Contudo, não é de todo impossível que o poeta procure fazer de sua arte uma bandeira partidária. Na escrita pode estar a luta pela justiça, o grito de alerta, a defesa de interesses. Mesmo que não escreva estatutos nos seus versos nem nomeie os bons nem os maus governantes, ainda assim não se afasta de tremular sua bandeira de luta política na sua expressão criativa.

Garcia Lorca, poeta e dramaturgo espanhol, não escondia seu engajamento partidário. Ativista de esquerda, defensor da República Espanhola, assinou diversos manifestos antifascistas e expressou seu esquerdismo partidário em versos. Como consequência, foi assassinado em 1936 pelos nacionalistas vinculados ao governo. Não menos político foi o chileno Pablo Neruda, que fez do verso uma arma de combate contra as injustiças na América Latina.

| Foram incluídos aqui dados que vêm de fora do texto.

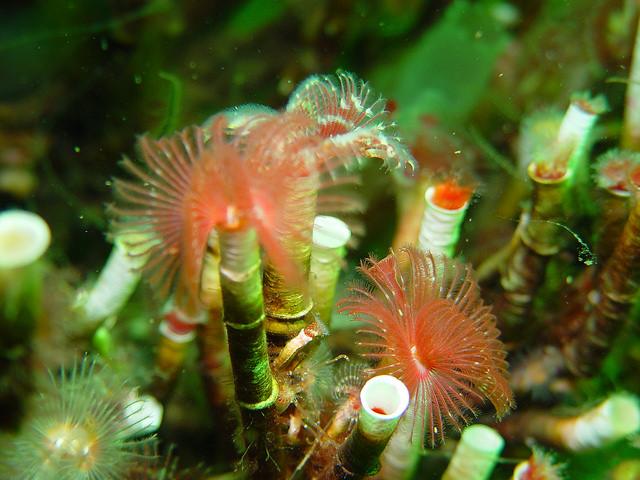Organ-pipe worms (Serpula vermicularis) in Loch Creran (c) Graham Saunders/SNH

Já o alemão Bertold Brecht era um marxista convicto, mas também um pacifista e crítico feroz da solução bélica nos conflitos. Muito de sua poesia se presta à elevação do homem “inferior” confrontando o homem “superior”; quer dizer, o escravizado contra o senhor, o votante contra o político. Daí sintetizar seu engajamento no famoso poema “O Analfabeto Político”. Diz o poeta:

O pior analfabeto

É o analfabeto político,

Ele não ouve, não fala,

Nem participa dos acontecimentos políticos.

Ele não sabe o custo da vida,

O preço do feijão, do peixe, da farinha,

Do aluguel, do sapato e do remédio

Dependem das decisões políticas.

O analfabeto político

É tão burro que se orgulha

E estufa o peito dizendo

Que odeia a política.

Não sabe o imbecil que,

da sua ignorância política

Nasce a prostituta, o menor abandonado,

E o pior de todos os bandidos,

Que é o político vigarista,

Pilantra, corrupto e lacaio

Das empresas nacionais e multinacionais.

De minha parte, expresso uma singela contribuição com o poema “O Candidato”, a seguir transcrito:

A história de luta de um homem

não se confunde com os tropeços

que dá tentando fazer história.

A história de luta de um homem

não é construída quando sua honra

enlameou-se para seguir adiante.

A história de luta de um homem

não terá validade alguma

se fez do erro um fim para existir.

A história de luta de um homem

não servirá num livro biográfico

que esconda seus crimes e tiranias.

A história de luta de um homem

não foge ao chamado da verdade

para se fingir lutador e inocente.

A história de luta de um homem

não pode ser feita contra a lei

invadindo e tomando propriedades.

A história de luta de um homem

deve sempre estar distante

dos crimes previstos nos códigos.

A história de luta de um homem

não é feita com o poder na mão

mas na busca ideal desse poder.

A história da luta de um homem

não sai como manchete de jornal

dizendo que foi ou será condenado.

A história da luta de um homem

não sobe na escada da hipocrisia

e de lá grita ao povo humilhado.

A história da luta de um homem

não se faz com troca de favores

nem dispondo do que não é seu.

A história da luta de um homem

não se arrepia nos fóruns e tribunais

e nem deixa de prestar contas.

A história da luta de um homem

não desrespeita a ordem pública

nem se arma contra a sociedade.

A história de luta de um homem

é a história do que fez e fará

sem deixar rastros de corrupção.

A história de luta de um homem

não se faz tiranizando o poder

em nome do meio ao qual pertence.

A história de luta de um homem

sabe afastar o joio do trigo

e afasta de si o de casa que erra.

A história da luta de um homem

se confunde com a do povo

e não de uma facção da sociedade.

Se este homem e sua história

for a sua história e o seu valor

então ele merece ser votado

como a si mesmo que se elege

mas se este homem e sua história

for a história que você já conhece

então comece a fazer outra história

ao menos uma ou duas páginas

no grande e honroso livro da inquietude.